CP: What is it like writing about a self-centered topic instead of documenting what other people have gone through?
LM: It’s probably the hardest thing I’ve ever written. Because No. 1, I don’t like talking about myself. I’d rather talk about your story and ask you questions. And also to sit here and deal with it and not get angry, just to actually have the feelings, whatever I was feeling when I was writing this … I was sobbing three or four times a day. But I’m glad I did it, because it seems like I’ve been released from it. I had been taking Xanax and Valium for 10 years. I quit drinking in 1988 and never picked up a drink again, but I had such bad anxiety and tantrums and I didn’t know why I was doing things. It was bizarre, the hangover from someone very close to you suddenly dying in a really brutal, brutal way, and you’re doing things that you don’t know why you’re doing them. It’s been an interesting journey.
CP: Has bringing Live Through This out to the public as you’re writing it impacted the editing process?
LM: No, I was just shocked that they liked it. I can’t get over it. Are they lying to me? … Gillian and I always do an oral edit on stuff, and when we did Please Kill Me, we read it out loud for three days before we handed it in, and you can really catch sentences that don’t quite work so well. It’s really a good thing to do. So we read everything out loud, it seems to help. Maybe because you just catch things, you know?

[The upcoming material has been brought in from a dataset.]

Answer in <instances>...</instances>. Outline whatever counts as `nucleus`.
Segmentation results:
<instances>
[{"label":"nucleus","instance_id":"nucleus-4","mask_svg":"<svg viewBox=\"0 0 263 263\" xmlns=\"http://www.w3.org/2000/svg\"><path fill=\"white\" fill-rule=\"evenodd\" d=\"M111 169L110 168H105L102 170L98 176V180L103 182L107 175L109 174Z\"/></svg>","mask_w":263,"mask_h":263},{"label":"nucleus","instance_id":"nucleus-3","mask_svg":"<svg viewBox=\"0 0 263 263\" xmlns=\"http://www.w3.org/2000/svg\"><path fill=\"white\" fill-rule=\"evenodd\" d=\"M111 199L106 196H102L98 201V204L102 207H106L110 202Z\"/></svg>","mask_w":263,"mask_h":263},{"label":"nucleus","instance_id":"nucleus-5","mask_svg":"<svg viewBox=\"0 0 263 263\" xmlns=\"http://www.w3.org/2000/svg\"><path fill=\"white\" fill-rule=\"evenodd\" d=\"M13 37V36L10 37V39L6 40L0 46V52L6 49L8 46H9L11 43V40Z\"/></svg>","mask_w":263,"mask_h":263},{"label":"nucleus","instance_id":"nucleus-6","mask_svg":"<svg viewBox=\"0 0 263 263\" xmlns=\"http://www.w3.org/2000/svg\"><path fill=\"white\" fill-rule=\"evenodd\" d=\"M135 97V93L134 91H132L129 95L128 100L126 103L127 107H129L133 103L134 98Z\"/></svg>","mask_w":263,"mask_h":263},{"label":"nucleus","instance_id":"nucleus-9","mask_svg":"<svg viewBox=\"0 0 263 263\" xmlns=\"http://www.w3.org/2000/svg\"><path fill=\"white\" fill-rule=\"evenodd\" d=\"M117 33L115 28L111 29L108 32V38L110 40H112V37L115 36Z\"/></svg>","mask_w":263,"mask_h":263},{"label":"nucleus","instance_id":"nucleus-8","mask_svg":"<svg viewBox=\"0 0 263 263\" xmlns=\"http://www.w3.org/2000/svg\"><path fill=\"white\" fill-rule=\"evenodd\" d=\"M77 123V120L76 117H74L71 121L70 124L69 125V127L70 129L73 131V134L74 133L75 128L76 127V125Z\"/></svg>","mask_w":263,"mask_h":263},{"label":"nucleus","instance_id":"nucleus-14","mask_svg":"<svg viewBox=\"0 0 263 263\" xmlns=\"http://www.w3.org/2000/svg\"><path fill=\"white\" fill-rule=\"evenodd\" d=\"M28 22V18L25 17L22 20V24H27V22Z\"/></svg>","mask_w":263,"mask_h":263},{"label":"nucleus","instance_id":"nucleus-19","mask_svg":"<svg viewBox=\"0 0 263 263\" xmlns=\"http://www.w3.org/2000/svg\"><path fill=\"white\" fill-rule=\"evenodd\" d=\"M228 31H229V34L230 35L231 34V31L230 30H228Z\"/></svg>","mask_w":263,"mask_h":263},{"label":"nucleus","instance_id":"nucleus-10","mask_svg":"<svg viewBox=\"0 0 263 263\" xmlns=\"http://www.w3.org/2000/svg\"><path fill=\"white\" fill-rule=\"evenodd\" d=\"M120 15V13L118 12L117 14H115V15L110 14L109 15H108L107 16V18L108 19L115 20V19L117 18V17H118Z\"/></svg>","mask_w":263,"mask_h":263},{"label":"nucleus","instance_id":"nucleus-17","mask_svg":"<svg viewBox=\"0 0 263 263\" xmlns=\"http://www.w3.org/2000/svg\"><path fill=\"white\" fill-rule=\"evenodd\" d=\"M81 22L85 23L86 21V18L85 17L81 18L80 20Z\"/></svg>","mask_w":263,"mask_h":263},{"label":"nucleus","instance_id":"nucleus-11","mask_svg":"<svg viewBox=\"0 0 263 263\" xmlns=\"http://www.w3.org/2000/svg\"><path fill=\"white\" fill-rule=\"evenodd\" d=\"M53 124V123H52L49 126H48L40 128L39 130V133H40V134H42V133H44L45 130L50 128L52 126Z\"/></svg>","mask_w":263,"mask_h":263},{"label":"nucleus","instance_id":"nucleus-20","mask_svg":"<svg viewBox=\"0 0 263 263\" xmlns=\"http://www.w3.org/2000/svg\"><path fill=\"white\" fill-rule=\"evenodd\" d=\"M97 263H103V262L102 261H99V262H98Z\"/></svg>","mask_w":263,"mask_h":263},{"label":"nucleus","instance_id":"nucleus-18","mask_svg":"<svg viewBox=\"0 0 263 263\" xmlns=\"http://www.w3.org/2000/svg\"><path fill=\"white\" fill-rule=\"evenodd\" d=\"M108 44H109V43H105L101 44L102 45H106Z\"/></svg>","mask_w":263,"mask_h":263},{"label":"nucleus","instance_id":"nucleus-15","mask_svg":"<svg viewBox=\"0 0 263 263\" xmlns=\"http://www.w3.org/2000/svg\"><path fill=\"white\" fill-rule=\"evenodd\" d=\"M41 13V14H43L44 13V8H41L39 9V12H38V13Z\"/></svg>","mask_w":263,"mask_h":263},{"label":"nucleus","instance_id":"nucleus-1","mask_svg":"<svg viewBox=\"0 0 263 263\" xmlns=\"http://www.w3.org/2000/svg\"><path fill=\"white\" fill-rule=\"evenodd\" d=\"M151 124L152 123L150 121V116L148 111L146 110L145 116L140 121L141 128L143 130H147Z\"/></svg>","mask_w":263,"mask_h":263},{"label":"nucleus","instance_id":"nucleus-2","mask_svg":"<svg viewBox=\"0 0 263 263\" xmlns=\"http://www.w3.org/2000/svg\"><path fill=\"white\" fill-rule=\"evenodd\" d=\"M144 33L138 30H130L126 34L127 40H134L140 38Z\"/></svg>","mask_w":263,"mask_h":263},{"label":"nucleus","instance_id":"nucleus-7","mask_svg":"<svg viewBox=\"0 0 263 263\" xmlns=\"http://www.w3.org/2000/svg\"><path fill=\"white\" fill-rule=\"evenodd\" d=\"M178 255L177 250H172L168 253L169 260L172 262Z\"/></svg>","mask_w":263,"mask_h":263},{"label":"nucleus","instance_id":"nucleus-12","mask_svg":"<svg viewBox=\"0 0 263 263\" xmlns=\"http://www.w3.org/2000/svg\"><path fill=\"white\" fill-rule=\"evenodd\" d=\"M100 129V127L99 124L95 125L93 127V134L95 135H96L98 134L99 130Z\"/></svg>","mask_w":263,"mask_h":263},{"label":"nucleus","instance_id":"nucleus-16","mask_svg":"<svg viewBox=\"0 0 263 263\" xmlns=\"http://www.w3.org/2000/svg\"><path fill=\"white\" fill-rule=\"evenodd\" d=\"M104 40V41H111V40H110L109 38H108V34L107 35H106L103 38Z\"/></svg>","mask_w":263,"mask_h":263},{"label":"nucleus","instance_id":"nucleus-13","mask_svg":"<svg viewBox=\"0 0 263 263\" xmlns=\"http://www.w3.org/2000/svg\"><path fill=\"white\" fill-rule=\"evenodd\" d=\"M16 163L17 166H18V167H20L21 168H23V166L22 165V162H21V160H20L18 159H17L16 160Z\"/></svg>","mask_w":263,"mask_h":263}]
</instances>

CP: Do you consciously choose music venues like the Tin Roof to host your readings?
LM: I prefer to read in bars and nightclubs where people are drunk and stuff. They’ve got to be feeling good. Because when you go to a bookstore it’s so quiet. There’s usually older people in bookstores. I want to read to the kids and people who enjoy this stuff. And I think if you really want to test something you’ve written out, you’ve got to read in a bar, because if you can hold and get people laughing and having fun, you’ve really done something. It’s really kind of a test to see if it holds up. And so far it has.